— START Record excerpts —

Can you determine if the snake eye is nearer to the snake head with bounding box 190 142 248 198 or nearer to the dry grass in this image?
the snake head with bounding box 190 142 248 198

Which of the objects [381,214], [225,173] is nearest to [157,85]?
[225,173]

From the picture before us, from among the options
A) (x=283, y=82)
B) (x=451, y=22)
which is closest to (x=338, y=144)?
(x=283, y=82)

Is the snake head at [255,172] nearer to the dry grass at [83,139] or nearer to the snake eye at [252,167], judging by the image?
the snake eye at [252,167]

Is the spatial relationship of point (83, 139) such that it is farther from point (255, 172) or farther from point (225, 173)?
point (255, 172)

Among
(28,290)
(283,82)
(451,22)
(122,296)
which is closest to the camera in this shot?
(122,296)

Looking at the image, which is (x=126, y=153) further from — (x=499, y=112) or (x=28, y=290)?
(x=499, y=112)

— END Record excerpts —
— START Record excerpts —

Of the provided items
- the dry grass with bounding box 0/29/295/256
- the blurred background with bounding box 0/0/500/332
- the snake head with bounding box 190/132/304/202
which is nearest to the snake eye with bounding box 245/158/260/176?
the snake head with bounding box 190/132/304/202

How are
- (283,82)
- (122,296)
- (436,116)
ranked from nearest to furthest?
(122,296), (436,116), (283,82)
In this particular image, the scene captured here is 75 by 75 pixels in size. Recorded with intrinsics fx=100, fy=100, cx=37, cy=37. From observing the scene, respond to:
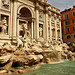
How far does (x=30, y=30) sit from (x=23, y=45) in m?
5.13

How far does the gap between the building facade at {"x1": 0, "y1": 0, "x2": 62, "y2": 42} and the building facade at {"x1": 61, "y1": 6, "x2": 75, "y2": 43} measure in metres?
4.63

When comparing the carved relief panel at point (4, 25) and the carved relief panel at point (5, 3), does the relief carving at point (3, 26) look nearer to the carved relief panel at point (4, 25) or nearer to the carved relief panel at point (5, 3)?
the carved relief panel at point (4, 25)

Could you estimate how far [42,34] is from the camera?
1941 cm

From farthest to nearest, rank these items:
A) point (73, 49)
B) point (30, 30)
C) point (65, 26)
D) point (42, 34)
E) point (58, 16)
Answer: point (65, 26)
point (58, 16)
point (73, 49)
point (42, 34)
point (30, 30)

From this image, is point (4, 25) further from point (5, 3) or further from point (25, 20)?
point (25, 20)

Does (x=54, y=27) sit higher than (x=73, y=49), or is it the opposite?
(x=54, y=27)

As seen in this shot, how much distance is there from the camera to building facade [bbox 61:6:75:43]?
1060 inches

— END Record excerpts —
— START Record excerpts —

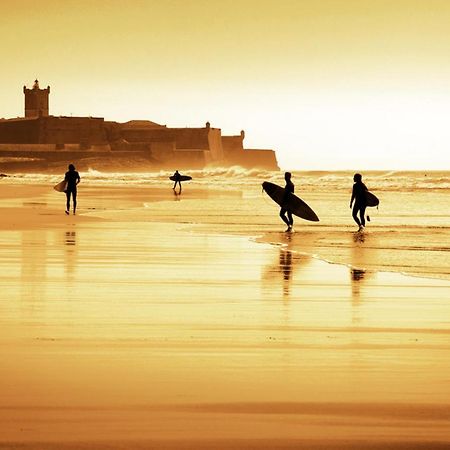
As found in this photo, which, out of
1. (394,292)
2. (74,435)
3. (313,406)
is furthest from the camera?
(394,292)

— END Record excerpts —

### The task
Write out the stretch from "As seen in this" through "1060 inches" again, swapping "building facade" for "building front" and leaving everything else as it is.

### The reply
As seen in this shot, how much distance is there from the camera to building front [bbox 61:6:75:43]?
1060 inches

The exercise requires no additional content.